These dotfiles set OSX and Ubuntu up and ready for development!
Run the command below on your terminal and go through the configuration step by step. The same command is enough for any updates!
./bootstrap.sh
Outstanding packages:
- iterm2
- tmux with custom config (uses back-tick as prefix instead of
C-b
) - zsh/oh-my-zsh (with zsh-autosuggestions, zsh-syntax-highlighting, z)
- vim with custom config and prepared for coding (with syntastic, vim-flake8, nerdtree, vim-nerdtree-tabs)
- git with helpful aliases
- python
Configs:
- OSX
- Packages
- coreutils
- moreutils
- findutils
- gnu-sed
- wget
- gnupg
- binutils
- Caskroom/cask/iterm2
- fzf
- git
- git-crypt
- git-lfs
- tree
- jq
- pyenv
- rectangle
- google-chrome
- chromedriver
- visual-studio-code
- keepassxc
- osxdefaults
- Please check
osx/init.sh
for the OSX system configuration. This script can also run independently.
- Please check
- Packages
- Enable Access to disk for MAC OS 10.14 and later by following this "link"
- Spotlight. To prevent spotlight indexing your code (especially when installing dependencies) it is advised to exclude the folder you keep all the repos in. This is the reason we ask for a folder path at the setup phase. These dotfiles will not configure spotlight. Please do it manually through System Preferences->Spotlight->Privacy.

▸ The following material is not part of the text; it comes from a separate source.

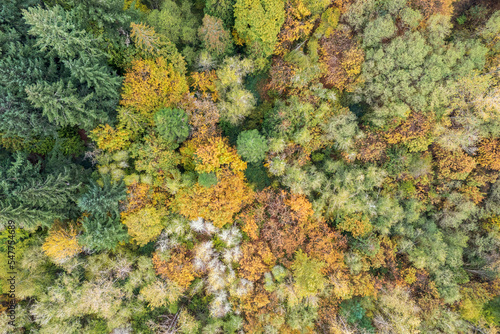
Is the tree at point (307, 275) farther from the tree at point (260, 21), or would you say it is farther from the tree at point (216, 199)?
the tree at point (260, 21)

When git is installed from this dotfiles, an additional file in placed in your home folder ~/.git_multi_user_config
At first is empty. But you can add something like
[new_user:new_emai@x.z:/Users/user/.ssh/my_id_rsa]
/my_code_folder/special_repo_to_use_the_config_in_square_brackets_above/*
[new_user2:new_emai2@x.z]
/my_code_folder/special_repo_to_use_the_config_in_square_brackets_above/*
every time you cd
into a folder with .git
folder present, the ~/.git_multi_user_config
file will be iterated and if a path is matched, then the local git config user and email will be set to the new ones. If not, then the global config will be used instead.

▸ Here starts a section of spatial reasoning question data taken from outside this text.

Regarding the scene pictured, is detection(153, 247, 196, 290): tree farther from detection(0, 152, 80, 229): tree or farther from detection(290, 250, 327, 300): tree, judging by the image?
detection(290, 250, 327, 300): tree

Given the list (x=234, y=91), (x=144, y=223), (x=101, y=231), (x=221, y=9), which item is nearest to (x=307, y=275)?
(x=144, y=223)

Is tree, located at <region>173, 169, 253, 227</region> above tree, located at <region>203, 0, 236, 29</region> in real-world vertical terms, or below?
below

Notice that an ssh key can be attached to the GIT_SSH_COMMAND env var if passed as 3rd argument.
The proper way to work with python is to create a .pyvenv | venv | .venv
with python3 -m vevn [.pyvenv | venv | .venv]
in each project. These dotfiles handle the activation and deactivation of the python environment each time you cd
to the project. Git is globally configured to ignore the folders.
- if
shims/python3: line 21: /usr/local/Cellar/pyenv/1.2.20/libexec/pyenv: No such file or directory
appears then dopyenv rehash
- if the backtick doesn't work as prefix for tmux then open .tmux.conf, delete the "`" char and type it again.